Aksi ini merupakan tindak lanjut atas mosi tidak percaya masyarakat terkait proyek pembangunan gedung Bank 9 Jambi yang berlokasi di Jalan Raden Mattaher, yang hingga kini dinilai bermasalah dan merugikan keuangan daerah.
Koordinator Aksi, Arnold Purba, menyatakan kekecewaannya atas sikap bungkam Kepala Dinas PUPR Kota Jambi. Ia menilai ketiadaan klarifikasi dari pihak dinas memperkuat dugaan adanya ketidakberesan dalam proyek tersebut.
“Ini adalah aksi kedua kami dalam mengawal kasus Gedung Bank 9 Jambi.

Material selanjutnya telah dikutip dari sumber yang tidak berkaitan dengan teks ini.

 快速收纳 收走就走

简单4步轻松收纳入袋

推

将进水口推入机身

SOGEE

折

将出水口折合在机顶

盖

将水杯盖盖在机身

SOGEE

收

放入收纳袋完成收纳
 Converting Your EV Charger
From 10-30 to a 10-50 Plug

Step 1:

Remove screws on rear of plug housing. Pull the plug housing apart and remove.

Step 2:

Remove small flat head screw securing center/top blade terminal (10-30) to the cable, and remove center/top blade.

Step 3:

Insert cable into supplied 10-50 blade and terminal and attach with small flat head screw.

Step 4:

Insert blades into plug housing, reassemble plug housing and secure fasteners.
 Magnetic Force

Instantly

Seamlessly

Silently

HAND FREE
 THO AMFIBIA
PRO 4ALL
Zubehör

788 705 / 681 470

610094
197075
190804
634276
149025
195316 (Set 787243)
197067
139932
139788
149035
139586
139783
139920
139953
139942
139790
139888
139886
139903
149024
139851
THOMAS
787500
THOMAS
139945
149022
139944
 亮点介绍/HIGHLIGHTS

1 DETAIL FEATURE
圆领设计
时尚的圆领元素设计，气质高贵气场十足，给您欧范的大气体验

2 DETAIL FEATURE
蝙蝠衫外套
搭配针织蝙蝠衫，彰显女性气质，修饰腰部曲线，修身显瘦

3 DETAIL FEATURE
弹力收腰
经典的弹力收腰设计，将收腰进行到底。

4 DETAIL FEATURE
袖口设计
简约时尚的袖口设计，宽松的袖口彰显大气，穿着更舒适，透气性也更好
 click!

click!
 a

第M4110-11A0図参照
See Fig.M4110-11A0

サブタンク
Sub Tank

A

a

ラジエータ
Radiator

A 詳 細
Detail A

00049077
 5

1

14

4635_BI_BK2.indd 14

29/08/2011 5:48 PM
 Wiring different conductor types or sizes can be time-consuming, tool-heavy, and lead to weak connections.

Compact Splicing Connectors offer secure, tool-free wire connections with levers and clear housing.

Sampai detik ini, Kadis PUPR masih bungkam tanpa ada klarifikasi maupun pertanggungjawaban. Sikap tertutup ini mengindikasikan adanya kesalahan fatal dalam pembangunan tersebut. Kami akan mengawal kasus ini hingga tuntas,” tegas Arnold dalam orasinya.
Senada dengan Arnold, Ludwig Sitohang dalam keterangannya membeberkan bahwa proyek tersebut belum diserahterimakan kepada pihak Bank 9 Jambi. Ironisnya, di lokasi gedung yang mangkrak tersebut justru terjadi kehilangan aset akibat pencurian dengan nilai kerugian mencapai miliaran rupiah.
“Berdasarkan temuan BPK, proyek yang dikerjakan PUPR Kota Jambi ini belum serah terima aset. Terbengkalainya gedung hingga hilangnya aset dengan total kerugian lebih dari Rp2 miliar adalah bentuk kegagalan besar Kadis PUPR dalam mengelola anggaran. Secara hukum, ini harus dipertanggungjawabkan,” jelas Ludwig.
Massa menuntut agar aparat penegak hukum segera menindaklanjuti Laporan Hasil Pemeriksaan (LHP) BPK tahun anggaran 2024. Selain itu, mereka mendesak Wali Kota Jambi untuk mencopot atau menonaktifkan sementara Kadis PUPR guna memperlancar proses pemeriksaan.
Adapun enam poin tuntutan yang diajukan GSPI Provinsi Jambi dalam aksi tersebut adalah:
Transparansi Publik: Mendesak Kadis PUPR bertanggung jawab secara terbuka atas mangkraknya gedung Bank 9 Jambi.
Sanksi Administrasi: Meminta Wali Kota Jambi menjatuhkan sanksi administrasi berat kepada Kadis PUPR sesuai perundang-undangan.
Penonaktifan Jabatan: Mendesak pencopotan sementara Kadis PUPR demi objektivitas pemeriksaan.
Proses Hukum: Meminta aparat penegak hukum memeriksa Kadis PUPR, PA/KPA, dan pihak terkait atas dugaan penyalahgunaan wewenang dan kerugian negara.
Pemulihan Aset: Menuntut pengembalian kerugian daerah akibat pencurian dan kerusakan aset di lokasi proyek.
Hingga berita ini diturunkan, pihak Dinas PUPR Kota Jambi belum memberikan pernyataan resmi terkait tuntutan para pendemo.